Company Filing History:
Years Active: 2022
Title: Shunan Guo: Innovator in Predictive Technologies
Introduction
Shunan Guo is a prominent inventor based in Shanghai, China. He has made significant contributions to the field of predictive technologies, particularly through his innovative patent. His work focuses on utilizing advanced neural networks to analyze and visualize outcomes based on historical data.
Latest Patents
Shunan Guo holds a patent titled "Predicting and visualizing outcomes using a time-aware recurrent neural network." This patent discloses systems and methods that predict and visualize outcomes based on past events.
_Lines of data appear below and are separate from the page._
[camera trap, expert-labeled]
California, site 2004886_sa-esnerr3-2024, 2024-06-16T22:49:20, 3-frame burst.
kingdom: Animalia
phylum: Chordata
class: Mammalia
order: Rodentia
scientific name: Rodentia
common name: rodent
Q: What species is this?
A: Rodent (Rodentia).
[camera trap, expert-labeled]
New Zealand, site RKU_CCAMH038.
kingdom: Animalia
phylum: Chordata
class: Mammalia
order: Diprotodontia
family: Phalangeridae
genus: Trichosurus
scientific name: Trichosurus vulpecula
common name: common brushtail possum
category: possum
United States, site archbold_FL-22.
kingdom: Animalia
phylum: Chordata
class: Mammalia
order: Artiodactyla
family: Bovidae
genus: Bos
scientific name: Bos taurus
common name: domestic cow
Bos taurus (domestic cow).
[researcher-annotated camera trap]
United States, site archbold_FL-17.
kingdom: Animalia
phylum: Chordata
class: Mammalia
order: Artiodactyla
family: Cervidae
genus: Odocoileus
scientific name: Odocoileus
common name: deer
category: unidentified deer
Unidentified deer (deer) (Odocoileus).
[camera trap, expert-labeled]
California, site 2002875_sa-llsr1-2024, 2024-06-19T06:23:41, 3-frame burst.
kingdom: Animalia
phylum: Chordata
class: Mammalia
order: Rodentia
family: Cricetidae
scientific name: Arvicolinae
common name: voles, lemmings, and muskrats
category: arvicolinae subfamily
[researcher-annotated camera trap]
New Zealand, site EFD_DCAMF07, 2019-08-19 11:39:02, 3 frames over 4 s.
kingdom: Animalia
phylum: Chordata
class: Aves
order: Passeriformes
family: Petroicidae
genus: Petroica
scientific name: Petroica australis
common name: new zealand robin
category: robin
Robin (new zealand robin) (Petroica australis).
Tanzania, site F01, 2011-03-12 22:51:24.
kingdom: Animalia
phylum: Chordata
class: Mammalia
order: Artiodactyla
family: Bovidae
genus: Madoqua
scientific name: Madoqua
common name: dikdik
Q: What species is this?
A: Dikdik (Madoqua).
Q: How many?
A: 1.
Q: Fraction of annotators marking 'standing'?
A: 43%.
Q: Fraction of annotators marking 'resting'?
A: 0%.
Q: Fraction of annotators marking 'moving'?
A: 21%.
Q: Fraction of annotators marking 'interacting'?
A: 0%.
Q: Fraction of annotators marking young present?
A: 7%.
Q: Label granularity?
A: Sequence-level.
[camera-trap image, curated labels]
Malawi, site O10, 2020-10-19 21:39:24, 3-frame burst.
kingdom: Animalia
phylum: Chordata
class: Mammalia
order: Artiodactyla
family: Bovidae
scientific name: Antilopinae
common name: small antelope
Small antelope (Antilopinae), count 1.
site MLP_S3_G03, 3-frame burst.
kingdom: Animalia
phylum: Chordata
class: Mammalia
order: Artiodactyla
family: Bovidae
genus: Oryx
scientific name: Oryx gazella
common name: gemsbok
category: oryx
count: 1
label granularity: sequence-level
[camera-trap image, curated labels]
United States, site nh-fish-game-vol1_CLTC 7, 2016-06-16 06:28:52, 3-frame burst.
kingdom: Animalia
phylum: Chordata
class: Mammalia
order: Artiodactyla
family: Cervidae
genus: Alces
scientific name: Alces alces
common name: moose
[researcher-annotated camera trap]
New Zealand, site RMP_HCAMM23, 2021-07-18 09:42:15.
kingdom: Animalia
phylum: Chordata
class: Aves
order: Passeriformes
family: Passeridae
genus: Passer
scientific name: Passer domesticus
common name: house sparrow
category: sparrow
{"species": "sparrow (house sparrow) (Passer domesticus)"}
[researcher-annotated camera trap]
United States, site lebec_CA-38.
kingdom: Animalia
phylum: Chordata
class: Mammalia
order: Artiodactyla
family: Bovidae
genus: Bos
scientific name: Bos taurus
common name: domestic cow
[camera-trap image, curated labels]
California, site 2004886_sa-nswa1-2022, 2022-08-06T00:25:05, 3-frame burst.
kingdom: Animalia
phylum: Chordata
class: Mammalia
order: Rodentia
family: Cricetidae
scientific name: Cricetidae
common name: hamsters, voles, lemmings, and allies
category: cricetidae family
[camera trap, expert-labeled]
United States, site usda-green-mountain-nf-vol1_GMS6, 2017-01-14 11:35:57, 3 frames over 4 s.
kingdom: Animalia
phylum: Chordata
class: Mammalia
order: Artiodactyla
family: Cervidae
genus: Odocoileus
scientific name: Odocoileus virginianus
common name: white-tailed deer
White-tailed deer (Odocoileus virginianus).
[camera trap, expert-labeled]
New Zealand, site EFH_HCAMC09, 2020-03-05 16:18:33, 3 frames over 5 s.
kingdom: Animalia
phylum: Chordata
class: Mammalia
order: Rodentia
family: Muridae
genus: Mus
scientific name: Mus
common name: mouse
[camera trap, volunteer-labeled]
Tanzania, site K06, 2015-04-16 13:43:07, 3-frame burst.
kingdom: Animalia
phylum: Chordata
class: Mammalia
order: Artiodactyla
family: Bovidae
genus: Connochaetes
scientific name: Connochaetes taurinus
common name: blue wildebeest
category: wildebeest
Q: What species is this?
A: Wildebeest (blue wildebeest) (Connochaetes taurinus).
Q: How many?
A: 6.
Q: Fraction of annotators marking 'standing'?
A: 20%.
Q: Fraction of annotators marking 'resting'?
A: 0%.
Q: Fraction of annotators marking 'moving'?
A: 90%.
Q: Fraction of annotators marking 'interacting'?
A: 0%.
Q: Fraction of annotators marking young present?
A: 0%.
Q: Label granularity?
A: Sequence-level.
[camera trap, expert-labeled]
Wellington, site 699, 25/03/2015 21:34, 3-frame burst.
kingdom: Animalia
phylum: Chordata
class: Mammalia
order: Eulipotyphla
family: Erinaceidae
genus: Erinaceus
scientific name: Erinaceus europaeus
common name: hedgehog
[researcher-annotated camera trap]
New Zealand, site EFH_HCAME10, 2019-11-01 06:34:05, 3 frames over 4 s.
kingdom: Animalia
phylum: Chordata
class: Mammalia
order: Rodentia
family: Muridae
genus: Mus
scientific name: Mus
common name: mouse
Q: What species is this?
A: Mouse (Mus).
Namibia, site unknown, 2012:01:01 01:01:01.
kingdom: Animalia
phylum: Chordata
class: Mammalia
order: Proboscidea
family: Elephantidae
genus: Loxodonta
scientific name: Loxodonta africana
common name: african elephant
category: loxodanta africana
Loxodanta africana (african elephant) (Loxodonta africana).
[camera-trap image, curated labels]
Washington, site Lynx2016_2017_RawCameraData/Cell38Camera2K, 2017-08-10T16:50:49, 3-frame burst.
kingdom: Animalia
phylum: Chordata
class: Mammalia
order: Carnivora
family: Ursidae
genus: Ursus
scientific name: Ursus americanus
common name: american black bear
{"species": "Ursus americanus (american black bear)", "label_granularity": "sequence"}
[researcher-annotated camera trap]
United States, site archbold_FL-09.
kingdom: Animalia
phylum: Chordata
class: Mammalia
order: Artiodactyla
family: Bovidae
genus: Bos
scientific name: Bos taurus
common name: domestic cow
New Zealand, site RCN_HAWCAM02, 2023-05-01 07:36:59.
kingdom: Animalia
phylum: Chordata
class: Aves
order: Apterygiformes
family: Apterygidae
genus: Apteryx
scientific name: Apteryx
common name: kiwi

The analysis application encodes a sequence of events into a feature vector, which includes a numerical representation of each event's category and timestamp. By applying a time-aware recurrent neural network to this feature vector, the application can generate a set of future events, each associated with a probability and predicted duration. Additionally, it produces a sequence embedding that contains information about predicted outcomes and temporal patterns observed in the sequence of events. The application further employs a support vector model classifier to compute the likelihood of categorical outcomes for each event in the probability distribution. This innovative approach allows for the modification of interactive content based on the predicted categorical outcomes and probability distribution.
Career Highlights
Shunan Guo is currently employed at Adobe Inc., where he continues to develop cutting-edge technologies. His work at Adobe has positioned him as a key player in the realm of predictive analytics and machine learning.
Collaborations
Shunan collaborates with talented individuals such as Fan Du and Eunyee Koh, contributing to a dynamic and innovative work environment.
Conclusion
Shunan Guo's contributions to predictive technologies through his patent and work at Adobe Inc. highlight his role as a leading inventor in the field. His innovative approaches to analyzing and visualizing outcomes based on past events pave the way for advancements in various applications.